(Londres) Le prince Charles a souhaité que les dirigeants internationaux ne fassent pas « que parler » au sommet de la COP26, mais prennent des mesures ambitieuses contre le changement climatique, disant « comprendre » la frustration des militants écologistes.

Agence France-Presse

Dans une interview à la BBC diffusée lundi, l’héritier du trône britannique affirme comprendre « bien sûr » les critiques de la jeune militante Greta Thunberg envers les responsables politiques qu’elle accuse de rester impassibles face à l’urgence climatique.

« Tous ces jeunes ont l’impression qu’il ne se passe jamais rien, alors bien sûr, ils deviennent frustrés », a déclaré le prince Charles, qui se rendra à la COP26 à Glasgow avec sa mère, la reine Élisabeth II.  

Il a aussi dit qu’il comprenait pourquoi des groupes écologistes comme Extinction Rebellion manifestaient et bloquaient des axes routiers, des actions condamnées par le gouvernement britannique.

« Je comprends parfaitement la frustration, la difficulté est de savoir comment diriger cette frustration d’une manière plus constructive que destructrice », a-t-il déclaré.
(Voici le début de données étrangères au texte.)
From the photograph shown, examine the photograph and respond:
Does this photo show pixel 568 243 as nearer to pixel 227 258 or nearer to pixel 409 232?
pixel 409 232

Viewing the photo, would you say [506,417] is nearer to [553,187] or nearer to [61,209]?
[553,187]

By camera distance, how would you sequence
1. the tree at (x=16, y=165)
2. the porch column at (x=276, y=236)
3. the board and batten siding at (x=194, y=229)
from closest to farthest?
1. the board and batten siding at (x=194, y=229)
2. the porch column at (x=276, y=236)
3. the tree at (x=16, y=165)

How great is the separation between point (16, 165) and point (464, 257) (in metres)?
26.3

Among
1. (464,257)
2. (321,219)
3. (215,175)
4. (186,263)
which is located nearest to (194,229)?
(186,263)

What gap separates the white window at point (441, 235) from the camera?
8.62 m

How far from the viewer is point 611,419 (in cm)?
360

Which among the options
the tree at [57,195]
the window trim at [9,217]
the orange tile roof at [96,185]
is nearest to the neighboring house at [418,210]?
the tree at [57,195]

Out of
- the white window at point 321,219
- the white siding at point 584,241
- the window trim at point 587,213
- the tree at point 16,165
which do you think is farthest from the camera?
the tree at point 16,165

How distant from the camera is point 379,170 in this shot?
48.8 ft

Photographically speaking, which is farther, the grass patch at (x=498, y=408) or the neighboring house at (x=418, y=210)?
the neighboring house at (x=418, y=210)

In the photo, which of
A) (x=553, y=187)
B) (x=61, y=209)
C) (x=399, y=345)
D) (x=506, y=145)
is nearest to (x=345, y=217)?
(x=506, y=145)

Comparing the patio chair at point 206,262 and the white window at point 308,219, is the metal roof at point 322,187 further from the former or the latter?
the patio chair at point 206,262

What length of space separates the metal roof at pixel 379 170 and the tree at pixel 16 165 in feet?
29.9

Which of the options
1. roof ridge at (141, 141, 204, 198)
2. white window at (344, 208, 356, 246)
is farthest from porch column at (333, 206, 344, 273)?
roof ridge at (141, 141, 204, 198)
Sensible à la cause environnementale de longue date, Charles, 72 ans, s’est dit inquiet que les dirigeants internationaux qui se réuniront à partir du 31 octobre à Glasgow ne « fassent que parler » lors de la COP26, au lieu de prendre des mesures pour réduire drastiquement leurs émissions de gaz à effet de serre.

Depuis la signature des accords de Paris en 2015, la transition vers une économie et des énergies plus propres a progressé, mais trop lentement pour limiter le réchauffement à 2 °C, a fortiori 1,5 °C, par rapport à la fin du XIXe siècle.

Dans un appel téléphonique passé lundi à son homologue indien Narendra Modi, le premier ministre britannique Boris Johnson a « souligné l’importance de faire des progrès concrets sur le changement climatique avant et lors du prochain sommet COP26 », selon un porte-parole de Downing Street.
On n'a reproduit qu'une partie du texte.